**AUFGABENSTELLUNG:**
1 - Beantworte anhand des Texts zu Nischni Nowgorod:
(a) Welchen Namen trug die Stadt von 1932 bis 1990?
(b) An der Mündung welches Flusses in welchen Fluss liegt sie?
(c) Wie viele Einwohner hatte sie 1897?
2 - Bitte greif den Text zu Nischni Nowgorod nach seinem letzten Satz auf und schreib ihn weiter.

**TEXTABSCHNITT:**
┄┄┄┄┄┄
Nischni Nowgorod (Stadt)

Nischni Nowgorod (russ. Nižnij Novgorod, 1932–90 Gorki, russ. Gorʹkij)

Inhaltsverzeichnis

1 Geographie

Die an der Mündung der Oka in die Wolga gelegene Hauptstadt des Gebiets N. N. wurde in zarischer Zeit auch der „Geldbeutel Russlands“ (karman Rossii) genannt. Das verweist auf ihre überragende wirtschaftliche Bedeutung für Russland. Noch 1810 war die Stadt mit ca. 10.000 Einwohnern relativ klein. Im Verlauf des 19. Jh. wuchs die Einwohnerzahl dann bis auf 95.100 (1897) an. Nach einem kontinuierlichen und starken Wachstum im 20. Jh. (195.300 [1926], 940.748 [1958], 1.344.474 [1978]) erreichte sie 1989 mit 1.442.000 Menschen ihr bisheriges Maximum. 2005 wurden auf einer Fläche von 380 km² 1.283.600 Einwohner gezählt.
┄┄┄┄┄┄
**VORLIEGENDE EINTRÄGE:**
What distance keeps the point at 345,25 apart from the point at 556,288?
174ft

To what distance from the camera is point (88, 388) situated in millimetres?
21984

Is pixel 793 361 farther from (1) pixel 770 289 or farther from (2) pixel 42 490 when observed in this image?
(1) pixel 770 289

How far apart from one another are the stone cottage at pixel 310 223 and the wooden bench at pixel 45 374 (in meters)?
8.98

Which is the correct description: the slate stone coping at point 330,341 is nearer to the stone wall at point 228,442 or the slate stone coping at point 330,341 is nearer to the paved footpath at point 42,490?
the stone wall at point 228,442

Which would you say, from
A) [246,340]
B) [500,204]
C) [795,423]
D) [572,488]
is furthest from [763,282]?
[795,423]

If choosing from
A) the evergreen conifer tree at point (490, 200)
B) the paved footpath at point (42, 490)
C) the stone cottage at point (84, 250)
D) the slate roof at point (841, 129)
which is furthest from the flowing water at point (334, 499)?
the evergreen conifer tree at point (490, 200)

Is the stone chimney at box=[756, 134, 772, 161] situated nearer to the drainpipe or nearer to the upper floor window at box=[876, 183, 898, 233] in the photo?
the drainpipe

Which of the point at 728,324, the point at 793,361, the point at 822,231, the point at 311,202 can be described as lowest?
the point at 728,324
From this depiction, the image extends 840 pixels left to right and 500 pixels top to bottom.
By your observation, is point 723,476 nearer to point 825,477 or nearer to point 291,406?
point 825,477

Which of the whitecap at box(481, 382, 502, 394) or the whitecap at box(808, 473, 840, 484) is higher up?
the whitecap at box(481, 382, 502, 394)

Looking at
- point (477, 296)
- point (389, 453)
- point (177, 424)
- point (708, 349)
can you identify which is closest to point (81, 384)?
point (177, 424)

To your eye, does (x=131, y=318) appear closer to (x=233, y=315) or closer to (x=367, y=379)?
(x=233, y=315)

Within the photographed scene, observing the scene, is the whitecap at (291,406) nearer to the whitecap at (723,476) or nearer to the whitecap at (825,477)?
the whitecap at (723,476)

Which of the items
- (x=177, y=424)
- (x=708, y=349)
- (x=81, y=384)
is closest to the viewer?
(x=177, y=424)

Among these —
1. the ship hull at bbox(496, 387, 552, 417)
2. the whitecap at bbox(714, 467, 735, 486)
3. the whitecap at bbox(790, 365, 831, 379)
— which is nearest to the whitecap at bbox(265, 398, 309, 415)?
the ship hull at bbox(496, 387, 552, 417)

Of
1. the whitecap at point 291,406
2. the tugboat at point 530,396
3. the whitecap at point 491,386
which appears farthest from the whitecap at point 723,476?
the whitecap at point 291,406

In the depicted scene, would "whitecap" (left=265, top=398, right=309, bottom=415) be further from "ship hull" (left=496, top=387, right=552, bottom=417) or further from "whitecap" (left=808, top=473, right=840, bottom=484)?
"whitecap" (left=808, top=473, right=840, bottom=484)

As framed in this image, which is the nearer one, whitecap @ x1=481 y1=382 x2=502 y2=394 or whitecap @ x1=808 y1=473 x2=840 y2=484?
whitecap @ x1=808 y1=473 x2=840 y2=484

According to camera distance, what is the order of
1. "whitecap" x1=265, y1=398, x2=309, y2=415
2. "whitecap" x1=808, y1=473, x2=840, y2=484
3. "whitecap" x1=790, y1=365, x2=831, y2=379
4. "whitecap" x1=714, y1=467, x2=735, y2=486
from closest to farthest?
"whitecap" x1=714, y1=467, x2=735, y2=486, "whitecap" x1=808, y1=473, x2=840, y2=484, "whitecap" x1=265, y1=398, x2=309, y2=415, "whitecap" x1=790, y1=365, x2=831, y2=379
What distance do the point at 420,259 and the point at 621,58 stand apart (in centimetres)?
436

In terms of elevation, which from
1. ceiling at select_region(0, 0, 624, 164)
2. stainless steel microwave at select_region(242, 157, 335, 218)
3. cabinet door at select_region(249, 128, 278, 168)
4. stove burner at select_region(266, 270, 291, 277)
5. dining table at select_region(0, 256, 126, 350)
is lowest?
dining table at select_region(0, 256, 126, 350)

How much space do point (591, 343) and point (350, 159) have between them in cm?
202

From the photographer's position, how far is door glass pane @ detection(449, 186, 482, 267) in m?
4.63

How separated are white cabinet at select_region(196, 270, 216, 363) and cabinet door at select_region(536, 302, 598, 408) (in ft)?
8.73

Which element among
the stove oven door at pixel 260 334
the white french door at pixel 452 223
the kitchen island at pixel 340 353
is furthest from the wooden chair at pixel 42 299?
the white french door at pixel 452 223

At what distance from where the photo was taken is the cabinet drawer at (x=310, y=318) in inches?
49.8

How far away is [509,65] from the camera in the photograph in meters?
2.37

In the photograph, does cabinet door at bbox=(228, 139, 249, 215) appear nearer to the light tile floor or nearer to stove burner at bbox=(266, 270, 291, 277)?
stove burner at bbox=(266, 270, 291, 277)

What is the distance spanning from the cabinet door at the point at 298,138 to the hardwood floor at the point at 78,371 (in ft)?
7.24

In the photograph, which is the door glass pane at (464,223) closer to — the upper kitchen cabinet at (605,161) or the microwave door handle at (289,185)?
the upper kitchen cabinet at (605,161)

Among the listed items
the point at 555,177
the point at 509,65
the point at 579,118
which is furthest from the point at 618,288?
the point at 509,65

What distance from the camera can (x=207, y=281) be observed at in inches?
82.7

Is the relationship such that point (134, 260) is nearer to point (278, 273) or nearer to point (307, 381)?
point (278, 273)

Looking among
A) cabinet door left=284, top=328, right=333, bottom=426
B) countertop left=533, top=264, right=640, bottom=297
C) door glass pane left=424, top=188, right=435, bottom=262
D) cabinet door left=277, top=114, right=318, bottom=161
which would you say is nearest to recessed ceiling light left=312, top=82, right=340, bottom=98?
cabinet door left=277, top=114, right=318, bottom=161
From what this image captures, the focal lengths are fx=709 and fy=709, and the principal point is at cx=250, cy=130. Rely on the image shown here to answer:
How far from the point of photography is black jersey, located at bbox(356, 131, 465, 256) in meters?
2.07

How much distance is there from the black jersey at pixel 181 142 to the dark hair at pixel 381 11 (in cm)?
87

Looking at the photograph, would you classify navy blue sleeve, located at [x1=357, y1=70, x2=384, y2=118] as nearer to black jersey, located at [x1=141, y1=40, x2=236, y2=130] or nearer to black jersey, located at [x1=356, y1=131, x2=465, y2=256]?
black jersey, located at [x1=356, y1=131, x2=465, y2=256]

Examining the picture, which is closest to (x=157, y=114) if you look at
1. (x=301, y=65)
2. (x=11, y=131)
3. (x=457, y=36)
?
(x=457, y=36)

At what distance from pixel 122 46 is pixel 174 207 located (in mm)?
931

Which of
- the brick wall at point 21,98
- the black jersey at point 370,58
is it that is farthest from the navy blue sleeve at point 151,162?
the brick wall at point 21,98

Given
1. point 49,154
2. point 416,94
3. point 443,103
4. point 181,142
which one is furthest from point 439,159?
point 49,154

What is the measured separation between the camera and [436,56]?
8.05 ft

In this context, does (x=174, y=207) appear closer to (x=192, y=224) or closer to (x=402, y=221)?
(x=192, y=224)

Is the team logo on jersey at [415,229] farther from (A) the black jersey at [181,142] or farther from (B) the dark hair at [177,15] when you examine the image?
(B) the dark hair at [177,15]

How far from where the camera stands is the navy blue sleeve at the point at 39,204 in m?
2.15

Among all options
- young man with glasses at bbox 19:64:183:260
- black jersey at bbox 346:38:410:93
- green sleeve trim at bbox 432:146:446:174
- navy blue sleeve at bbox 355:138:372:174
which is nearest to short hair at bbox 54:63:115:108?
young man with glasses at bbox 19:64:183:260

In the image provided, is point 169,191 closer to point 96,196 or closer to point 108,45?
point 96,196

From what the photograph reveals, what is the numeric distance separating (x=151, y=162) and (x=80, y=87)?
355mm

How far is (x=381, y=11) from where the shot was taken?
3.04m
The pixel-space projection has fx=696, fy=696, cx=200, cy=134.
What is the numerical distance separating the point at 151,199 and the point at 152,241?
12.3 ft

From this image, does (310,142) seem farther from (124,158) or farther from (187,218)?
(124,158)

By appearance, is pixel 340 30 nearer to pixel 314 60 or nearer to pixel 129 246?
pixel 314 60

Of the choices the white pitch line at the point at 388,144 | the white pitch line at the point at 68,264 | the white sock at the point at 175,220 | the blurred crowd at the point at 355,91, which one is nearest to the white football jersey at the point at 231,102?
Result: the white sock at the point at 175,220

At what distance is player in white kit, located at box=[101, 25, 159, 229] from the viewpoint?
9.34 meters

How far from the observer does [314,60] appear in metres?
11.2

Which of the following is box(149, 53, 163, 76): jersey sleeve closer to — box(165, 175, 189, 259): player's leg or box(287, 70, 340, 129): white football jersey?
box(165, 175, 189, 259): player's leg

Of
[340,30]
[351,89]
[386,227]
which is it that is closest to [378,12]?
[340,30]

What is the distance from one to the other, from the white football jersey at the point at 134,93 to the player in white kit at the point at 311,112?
┄┄┄┄┄┄
**ANTWORTEN JE AUFGABE:**
1 -
(a) Gorki (russ. Gorʹkij)
(b) An der Mündung der Oka in die Wolga
(c) 95.100

2 -
N. N. liegt 75–135 m ü. d. M. Die Durchschnittstemperaturen betragen im Januar –11,5 °C und im Juli 18,5 °C. Die Niederschlagsmenge beläuft sich durchschnittlich auf 619 mm im Jahr.

N. N. ist ein Knotenpunkt des Straßen- und Schienenverkehrs. An der Wolga befindet sich ein Binnenhafen und der Flugverkehr wird über den internationalen Flughafen Strigino abgewickelt. Das Straßenbahnnetz umfasst 198 km. Seit 1985 gibt es eine U-Bahn, die heute aus zwei Linien mit einer Gesamtlänge von 17 km besteht und täglich ca. 150.000 Passagiere befördert. Die Stadt ist Russlands wichtigstes Maschinenbauzentrum (v. a. Auto- und Schiffsbauindustrie, u. a. mit der grossen Werft und Maschinenbaufabrik „Rotes Sormovo“ (Krasnoe Sormovo) und ein Zentrum der Rüstungs- und Autoindustrie. In N. N. wurde und wird durch den Automobilhersteller GAZ (Gorʹkovskij avtomobilʹnyj zavod) neben LKWs das PKW-Modell ›Volga‹ produziert. Im Vergleich dazu ist ihre Bedeutung als Kultur- und Wissenschaftszentrum zweitrangig. Sie ist u. a. auch Sitz des Metropoliten von N. N.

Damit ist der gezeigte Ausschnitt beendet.